Software Deployment Solution
The Ascend software supports four deployment scenarios: running environment (physical machine mode, VM mode, and container mode) and development environment.
Based on application scenarios, the Atlas solution combines the CANN software and system tools into the following software packages:
- Neuron Network Runtime (NNRT): used for offline inference and contains components such as AscendCL, GE, and Runtime.
- Neuron Network Accelerate Engine (NNAE): used for online training and online inference, including the AscendCL, GE, HCCL, and operator library components.
- Toolkit (development kit): includes all components required for CANN software development, such as AscendCL, GE, Runtime, HCCL, operator library, and profiling tool.
- Framework Adapter: contains TFPlugin and is used to connect to the TensorFlow framework.
- Toolbox (system management tool set): includes Ascend-DMI, Ascend-SDK-Manager and MSInstaller.
In the following scenarios, Atlas Server refers to an Atlas 800 AI training server (model 9000), Atlas 800 AI training card (model 9010), Atlas 900 AI cluster (model 9000), or Atlas 300T AI training card (model 9000).
PM-based Deployment Scheme
In the PM-based deployment scenario, the CANN software (NNRT and NNAE), AI applications (including the AI framework), and NPU drivers (including the hardware management tools) are deployed in the same OS environment. Toolbox can be installed for hardware health management, performance test, and software deployment. In the training scenario, the Framework Adapter needs to be deployed for interconnection with the AI framework.
VM Deployment Scheme
The VM deployment scenario is basically the same as the PM-based deployment scenario.

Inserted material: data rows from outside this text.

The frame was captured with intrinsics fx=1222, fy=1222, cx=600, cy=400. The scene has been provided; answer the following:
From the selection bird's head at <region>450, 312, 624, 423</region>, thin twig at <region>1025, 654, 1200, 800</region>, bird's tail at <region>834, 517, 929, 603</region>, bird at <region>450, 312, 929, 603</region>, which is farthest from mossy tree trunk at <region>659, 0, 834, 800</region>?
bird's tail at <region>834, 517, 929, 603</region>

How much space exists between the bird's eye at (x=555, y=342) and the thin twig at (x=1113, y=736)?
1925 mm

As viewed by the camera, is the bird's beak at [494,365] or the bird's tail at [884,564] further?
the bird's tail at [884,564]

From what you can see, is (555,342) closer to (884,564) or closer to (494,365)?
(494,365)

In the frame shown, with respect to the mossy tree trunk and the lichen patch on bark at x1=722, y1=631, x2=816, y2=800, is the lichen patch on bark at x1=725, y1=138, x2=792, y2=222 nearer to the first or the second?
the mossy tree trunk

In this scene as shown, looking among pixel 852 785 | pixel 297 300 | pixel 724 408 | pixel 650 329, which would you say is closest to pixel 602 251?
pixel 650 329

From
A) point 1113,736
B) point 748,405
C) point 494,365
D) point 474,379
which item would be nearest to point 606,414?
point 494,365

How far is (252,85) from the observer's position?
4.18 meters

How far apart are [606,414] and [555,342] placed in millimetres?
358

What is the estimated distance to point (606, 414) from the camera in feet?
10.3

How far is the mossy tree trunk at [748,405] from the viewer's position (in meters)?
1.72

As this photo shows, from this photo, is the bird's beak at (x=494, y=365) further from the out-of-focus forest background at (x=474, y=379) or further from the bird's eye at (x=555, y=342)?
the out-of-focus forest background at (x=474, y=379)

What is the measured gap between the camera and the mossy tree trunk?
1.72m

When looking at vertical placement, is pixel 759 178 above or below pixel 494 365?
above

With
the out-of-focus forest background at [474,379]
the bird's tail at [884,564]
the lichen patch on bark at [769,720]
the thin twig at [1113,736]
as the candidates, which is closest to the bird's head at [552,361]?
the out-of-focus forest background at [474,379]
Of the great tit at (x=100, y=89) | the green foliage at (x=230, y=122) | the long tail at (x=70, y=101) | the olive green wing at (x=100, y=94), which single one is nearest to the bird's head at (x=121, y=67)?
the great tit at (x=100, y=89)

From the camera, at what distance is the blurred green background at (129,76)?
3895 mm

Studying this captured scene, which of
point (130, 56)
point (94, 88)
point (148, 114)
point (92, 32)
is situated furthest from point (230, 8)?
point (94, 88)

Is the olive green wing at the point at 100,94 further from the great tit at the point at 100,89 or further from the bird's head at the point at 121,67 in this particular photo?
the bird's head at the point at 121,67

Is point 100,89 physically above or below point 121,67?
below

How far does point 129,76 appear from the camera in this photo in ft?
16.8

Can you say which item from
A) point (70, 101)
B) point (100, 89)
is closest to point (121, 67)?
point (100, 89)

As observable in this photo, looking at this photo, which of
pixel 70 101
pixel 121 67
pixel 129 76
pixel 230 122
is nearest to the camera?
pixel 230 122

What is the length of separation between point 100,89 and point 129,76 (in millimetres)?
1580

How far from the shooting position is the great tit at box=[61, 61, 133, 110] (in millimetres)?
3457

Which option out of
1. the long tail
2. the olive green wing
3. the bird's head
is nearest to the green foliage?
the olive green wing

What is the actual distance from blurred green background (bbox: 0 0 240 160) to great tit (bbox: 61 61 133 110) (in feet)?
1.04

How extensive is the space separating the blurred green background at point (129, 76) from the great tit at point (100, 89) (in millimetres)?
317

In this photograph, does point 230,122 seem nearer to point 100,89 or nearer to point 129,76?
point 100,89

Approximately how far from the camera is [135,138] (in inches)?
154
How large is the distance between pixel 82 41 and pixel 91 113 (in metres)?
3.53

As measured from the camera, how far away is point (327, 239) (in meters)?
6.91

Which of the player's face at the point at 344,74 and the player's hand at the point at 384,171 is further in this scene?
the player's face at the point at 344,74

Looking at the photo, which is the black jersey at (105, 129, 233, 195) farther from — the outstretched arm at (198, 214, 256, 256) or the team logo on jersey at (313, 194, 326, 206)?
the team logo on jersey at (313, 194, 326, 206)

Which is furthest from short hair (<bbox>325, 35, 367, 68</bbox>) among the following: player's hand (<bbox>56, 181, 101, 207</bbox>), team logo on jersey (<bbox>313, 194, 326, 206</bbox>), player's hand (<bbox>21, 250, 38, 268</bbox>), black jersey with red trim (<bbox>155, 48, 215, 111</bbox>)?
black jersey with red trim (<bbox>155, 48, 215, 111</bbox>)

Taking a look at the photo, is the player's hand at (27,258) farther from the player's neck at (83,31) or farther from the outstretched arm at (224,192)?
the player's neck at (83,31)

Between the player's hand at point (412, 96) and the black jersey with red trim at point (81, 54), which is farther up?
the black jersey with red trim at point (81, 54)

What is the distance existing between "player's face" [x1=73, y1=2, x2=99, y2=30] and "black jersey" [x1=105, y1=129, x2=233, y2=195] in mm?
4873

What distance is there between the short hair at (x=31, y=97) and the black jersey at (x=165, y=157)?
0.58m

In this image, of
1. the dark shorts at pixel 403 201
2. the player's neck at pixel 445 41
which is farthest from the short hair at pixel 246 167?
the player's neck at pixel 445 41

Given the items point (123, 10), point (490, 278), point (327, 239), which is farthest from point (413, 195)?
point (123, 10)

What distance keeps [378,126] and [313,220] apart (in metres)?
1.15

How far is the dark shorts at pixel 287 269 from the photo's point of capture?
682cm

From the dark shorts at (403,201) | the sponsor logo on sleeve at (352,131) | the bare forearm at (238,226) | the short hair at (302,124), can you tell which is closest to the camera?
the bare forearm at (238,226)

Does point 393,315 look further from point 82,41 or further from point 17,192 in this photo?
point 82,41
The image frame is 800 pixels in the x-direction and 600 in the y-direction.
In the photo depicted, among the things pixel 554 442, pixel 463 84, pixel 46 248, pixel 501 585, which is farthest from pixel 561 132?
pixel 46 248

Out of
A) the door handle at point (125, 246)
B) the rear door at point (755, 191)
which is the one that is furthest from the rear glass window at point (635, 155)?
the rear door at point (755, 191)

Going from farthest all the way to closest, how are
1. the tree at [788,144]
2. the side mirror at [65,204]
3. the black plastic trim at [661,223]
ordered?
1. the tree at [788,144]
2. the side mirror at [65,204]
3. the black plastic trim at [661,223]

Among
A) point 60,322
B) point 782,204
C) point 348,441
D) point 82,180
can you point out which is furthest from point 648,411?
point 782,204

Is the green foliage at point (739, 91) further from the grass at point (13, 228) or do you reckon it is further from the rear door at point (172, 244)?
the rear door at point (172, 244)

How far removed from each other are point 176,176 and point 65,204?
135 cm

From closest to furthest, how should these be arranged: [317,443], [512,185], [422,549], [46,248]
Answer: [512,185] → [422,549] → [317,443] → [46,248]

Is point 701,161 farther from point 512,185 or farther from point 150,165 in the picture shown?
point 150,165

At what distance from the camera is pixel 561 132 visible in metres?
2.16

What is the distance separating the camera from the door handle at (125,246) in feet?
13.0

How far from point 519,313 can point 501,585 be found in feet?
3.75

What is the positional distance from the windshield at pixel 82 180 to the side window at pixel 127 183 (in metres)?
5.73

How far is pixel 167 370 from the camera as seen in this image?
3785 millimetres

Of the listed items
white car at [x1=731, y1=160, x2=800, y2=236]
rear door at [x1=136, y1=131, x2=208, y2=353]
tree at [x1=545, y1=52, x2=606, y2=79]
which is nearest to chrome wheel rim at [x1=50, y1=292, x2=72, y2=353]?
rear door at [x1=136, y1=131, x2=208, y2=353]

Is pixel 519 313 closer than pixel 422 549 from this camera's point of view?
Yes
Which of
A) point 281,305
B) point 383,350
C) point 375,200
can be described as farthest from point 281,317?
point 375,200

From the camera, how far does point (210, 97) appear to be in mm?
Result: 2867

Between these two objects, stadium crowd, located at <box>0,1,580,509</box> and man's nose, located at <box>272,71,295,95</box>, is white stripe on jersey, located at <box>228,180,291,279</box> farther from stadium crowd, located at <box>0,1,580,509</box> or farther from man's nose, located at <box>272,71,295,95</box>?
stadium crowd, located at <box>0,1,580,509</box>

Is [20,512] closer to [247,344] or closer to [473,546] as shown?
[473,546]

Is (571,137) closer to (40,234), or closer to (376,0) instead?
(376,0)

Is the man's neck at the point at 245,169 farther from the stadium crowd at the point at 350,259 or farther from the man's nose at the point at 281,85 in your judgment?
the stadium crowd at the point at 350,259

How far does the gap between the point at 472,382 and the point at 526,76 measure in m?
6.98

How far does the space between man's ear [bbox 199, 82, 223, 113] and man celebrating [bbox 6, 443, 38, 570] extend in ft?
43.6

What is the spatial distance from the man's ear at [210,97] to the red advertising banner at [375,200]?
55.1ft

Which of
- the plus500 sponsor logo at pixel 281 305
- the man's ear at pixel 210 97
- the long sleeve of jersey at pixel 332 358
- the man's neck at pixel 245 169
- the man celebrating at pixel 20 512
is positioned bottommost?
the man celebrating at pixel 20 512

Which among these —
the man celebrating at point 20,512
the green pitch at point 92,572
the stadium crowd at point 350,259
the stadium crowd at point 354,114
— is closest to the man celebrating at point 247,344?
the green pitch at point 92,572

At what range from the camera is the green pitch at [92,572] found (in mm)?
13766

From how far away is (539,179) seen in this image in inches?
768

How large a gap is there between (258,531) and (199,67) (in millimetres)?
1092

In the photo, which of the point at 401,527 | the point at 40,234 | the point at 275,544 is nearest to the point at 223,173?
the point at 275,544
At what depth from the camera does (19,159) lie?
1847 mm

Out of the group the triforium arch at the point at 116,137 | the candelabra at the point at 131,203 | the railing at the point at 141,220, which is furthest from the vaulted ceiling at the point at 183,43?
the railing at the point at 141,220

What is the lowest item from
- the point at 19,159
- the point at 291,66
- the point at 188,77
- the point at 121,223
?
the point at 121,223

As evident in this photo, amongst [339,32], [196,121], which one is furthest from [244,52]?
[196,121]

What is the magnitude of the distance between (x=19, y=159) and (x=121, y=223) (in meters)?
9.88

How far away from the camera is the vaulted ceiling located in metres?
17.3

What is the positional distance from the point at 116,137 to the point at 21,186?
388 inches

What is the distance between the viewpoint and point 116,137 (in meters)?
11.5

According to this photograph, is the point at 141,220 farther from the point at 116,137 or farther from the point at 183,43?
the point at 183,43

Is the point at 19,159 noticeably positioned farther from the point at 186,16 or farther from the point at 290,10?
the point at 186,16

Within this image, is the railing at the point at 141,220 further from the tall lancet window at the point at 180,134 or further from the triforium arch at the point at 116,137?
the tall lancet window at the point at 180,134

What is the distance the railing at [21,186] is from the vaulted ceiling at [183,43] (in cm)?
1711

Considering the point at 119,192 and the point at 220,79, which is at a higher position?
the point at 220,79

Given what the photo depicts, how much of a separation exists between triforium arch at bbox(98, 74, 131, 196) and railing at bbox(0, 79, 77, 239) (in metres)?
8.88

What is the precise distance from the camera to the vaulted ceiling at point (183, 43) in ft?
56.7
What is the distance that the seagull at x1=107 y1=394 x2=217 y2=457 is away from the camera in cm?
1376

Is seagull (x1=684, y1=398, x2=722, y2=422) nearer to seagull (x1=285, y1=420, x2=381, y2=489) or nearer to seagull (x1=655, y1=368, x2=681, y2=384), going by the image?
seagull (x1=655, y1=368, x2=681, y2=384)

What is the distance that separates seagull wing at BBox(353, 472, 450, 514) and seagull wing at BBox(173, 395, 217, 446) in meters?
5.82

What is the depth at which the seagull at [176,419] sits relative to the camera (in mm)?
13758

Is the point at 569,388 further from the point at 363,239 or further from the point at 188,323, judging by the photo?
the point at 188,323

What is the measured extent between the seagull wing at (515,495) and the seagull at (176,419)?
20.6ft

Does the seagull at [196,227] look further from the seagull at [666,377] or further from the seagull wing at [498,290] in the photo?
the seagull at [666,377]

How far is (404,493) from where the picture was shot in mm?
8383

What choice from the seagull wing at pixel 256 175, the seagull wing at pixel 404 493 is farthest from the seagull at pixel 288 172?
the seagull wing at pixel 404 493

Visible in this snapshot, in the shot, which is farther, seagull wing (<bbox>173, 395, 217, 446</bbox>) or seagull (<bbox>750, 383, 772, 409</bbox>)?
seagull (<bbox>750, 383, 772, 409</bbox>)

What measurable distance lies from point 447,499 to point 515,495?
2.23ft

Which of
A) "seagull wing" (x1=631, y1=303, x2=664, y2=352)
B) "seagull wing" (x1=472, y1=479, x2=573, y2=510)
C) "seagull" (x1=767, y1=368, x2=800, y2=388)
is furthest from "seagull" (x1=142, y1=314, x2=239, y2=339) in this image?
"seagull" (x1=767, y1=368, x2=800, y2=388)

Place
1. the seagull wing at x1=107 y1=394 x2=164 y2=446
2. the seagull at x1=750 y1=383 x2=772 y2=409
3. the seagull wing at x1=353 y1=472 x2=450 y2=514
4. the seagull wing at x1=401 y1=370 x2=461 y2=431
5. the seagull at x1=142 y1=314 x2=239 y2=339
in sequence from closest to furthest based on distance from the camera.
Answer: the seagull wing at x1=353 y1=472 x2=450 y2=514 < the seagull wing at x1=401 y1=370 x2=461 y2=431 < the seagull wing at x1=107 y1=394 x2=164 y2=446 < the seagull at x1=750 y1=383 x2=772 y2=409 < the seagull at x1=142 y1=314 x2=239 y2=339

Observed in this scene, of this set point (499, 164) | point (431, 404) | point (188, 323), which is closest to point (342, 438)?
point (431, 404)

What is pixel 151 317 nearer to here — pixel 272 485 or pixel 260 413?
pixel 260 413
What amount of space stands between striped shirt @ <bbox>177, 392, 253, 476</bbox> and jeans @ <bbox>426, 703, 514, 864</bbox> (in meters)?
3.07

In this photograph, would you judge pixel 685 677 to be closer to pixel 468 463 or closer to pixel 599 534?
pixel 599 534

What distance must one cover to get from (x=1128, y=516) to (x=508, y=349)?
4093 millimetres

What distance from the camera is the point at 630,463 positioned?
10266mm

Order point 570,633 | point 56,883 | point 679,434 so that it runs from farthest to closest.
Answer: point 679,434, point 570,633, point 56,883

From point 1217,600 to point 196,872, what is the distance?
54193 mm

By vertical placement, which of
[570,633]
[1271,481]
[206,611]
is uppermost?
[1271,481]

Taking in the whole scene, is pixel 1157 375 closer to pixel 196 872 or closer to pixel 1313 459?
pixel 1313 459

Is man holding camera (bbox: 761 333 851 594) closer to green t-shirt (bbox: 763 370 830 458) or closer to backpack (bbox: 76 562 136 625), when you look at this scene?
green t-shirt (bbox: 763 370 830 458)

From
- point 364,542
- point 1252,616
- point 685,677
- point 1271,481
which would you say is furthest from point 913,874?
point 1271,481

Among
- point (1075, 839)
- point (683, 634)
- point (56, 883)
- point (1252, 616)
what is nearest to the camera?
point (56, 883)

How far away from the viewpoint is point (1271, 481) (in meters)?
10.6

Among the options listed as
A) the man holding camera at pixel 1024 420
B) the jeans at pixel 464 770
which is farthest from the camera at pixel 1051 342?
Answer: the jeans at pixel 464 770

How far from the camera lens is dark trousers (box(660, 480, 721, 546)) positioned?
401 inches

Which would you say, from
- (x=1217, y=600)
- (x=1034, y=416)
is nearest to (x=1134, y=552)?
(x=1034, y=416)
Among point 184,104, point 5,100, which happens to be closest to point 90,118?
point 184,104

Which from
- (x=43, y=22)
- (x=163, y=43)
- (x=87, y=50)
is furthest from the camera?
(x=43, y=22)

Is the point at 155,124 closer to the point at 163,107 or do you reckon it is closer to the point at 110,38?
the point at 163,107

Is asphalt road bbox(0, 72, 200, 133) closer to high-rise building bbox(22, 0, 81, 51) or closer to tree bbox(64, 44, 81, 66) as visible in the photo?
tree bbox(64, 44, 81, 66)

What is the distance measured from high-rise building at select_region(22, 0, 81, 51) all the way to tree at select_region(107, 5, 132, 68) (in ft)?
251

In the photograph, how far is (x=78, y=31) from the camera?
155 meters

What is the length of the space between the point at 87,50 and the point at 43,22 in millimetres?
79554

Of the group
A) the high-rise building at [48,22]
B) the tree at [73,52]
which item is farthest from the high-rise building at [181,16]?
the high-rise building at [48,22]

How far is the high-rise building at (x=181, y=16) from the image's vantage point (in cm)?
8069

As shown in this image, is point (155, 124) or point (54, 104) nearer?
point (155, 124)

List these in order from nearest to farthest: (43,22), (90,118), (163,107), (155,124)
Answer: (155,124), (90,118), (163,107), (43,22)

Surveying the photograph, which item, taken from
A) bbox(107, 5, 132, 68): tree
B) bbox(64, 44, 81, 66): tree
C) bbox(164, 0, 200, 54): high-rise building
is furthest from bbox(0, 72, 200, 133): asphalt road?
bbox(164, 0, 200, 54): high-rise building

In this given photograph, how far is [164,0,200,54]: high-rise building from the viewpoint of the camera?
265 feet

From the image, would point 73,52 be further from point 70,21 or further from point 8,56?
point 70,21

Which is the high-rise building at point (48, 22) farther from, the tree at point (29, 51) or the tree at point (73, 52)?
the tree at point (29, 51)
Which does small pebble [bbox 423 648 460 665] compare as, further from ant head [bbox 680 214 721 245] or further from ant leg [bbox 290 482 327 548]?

The difference is that the NPU driver needs to be installed on the host machine for firmware upgrade and hardware health management.
Container-based Deployment Solution
Containers can be directly deployed on host machines or VMs. In the container-based scenario, the Framework Adapter, NNRT/NNAE, and Toolbox are deployed in containers and are separated from the NPU Driver deployed in the host OS. In addition, the Ascend container plugin (Ascend Docker Runtime) and K8s cluster device plugin (K8s Device Plugin) are deployed on the host OS.
Generally, containers are upgraded independently. Therefore, the NPU driver can be decoupled from the CANN software stack (such as NNRT and NNAE) in container-based scenarios.
Development Environment Deployment Scheme
You can install the development suite on the Atlas server independently. Based on the command-line interface (CLI), the development suite supports software compilation and debugging.
When MindStudio is used for development, the development environment is logically divided into the UI host and the AI host. The UI host can be a general-purpose server without the need to insert Atlas cards (NPU cards and training cards). With the Toolkit development suite installed, the UI host supports software development, compilation, model conversion, and operator development. The AI host, which can be an Atlas server with the Toolkit development suite installed, supports software debugging.
Develop Machine refers to the hardware system used to deploy the development environment. It can be any general-purpose server that can run the standard commercial OS.